5 Likelihood-based confidence interval and likelihood ratio

5.1 Likelihood-based confidence intervals and Wilks statistic

5.1.1 General idea and definition of Wilks statistic

Instead of relying on normal / quadratic approximation, we can also use the log-likelihood directly to find the so called likelihood confidence intervals:

Idea: find all $\boldsymbol \theta_0$ that have a log-likelihood that is almost as good as $l_n(\hat{\boldsymbol \theta}_{ML} | D)$. \[\text{CI}= \{\boldsymbol \theta_0: l_n(\hat{\boldsymbol \theta}_{ML}| D) - l_n(\boldsymbol \theta_0 | D) \leq \Delta\}\] Here $\Delta$ is our tolerated deviation from the maximum log-likelihood. We will see below how to determine a suitable $\Delta$.

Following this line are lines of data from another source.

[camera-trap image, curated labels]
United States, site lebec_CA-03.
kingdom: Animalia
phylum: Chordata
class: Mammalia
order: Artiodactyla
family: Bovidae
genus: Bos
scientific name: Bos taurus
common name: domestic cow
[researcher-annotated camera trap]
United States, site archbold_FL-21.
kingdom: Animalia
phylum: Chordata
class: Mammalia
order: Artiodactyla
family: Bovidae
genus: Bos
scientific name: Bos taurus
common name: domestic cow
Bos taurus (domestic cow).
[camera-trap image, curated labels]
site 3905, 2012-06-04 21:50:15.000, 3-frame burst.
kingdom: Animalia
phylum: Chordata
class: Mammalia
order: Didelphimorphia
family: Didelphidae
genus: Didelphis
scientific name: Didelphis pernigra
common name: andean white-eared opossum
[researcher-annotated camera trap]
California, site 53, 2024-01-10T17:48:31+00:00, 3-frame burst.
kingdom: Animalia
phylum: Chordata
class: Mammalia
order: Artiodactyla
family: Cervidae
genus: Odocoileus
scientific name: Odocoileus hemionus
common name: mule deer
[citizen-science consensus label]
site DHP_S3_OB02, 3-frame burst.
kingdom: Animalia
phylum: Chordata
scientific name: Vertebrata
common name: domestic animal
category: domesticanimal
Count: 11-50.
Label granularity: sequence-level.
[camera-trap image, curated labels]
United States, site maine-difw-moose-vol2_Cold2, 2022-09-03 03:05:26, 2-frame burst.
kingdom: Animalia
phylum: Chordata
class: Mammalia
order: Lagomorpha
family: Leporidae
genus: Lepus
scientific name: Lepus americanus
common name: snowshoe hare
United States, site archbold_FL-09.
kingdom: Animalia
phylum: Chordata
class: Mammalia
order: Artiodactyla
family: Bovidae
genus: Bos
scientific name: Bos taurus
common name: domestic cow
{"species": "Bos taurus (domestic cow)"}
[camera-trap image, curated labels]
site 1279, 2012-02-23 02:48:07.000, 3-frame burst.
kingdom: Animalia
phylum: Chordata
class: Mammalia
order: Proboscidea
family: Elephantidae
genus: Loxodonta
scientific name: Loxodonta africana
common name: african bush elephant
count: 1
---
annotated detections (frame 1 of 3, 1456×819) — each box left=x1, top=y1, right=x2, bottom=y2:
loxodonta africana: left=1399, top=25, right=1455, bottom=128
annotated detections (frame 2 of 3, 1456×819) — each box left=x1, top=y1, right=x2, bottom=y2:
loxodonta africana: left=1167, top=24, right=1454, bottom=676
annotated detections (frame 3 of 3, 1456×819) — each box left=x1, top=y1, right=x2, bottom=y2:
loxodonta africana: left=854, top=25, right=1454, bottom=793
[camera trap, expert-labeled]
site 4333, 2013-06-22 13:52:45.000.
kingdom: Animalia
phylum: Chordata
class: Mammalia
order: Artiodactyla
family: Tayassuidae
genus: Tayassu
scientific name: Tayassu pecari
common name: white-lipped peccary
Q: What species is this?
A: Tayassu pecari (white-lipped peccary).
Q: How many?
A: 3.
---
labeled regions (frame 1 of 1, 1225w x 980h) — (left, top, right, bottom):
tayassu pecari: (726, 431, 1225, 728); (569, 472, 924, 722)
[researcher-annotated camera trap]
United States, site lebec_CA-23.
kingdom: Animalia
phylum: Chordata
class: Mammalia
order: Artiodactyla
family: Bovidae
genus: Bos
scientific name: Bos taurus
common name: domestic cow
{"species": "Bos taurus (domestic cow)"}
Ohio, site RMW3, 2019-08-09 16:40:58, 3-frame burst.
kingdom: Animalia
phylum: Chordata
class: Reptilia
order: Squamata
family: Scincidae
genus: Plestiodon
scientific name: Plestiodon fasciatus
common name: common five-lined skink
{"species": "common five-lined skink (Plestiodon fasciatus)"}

The above leads naturally to the Wilks log likelihood ratio statistic $W(\boldsymbol \theta_0)$ defined as: \[ \begin{split} W(\boldsymbol \theta_0) & = 2 \log \left(\frac{L(\hat{\boldsymbol \theta}_{ML}| D)}{L(\boldsymbol \theta_0| D)}\right) \\ & =2(l_n(\hat{\boldsymbol \theta}_{ML}| D)-l_n(\boldsymbol \theta_0 |D))\\ \end{split} \] With its help we can write the likelihood CI follows: \[\text{CI}= \{\boldsymbol \theta_0: W(\boldsymbol \theta_0) \leq 2 \Delta\}\]

The Wilks statistic is named after Samuel S. Wilks (1906–1964).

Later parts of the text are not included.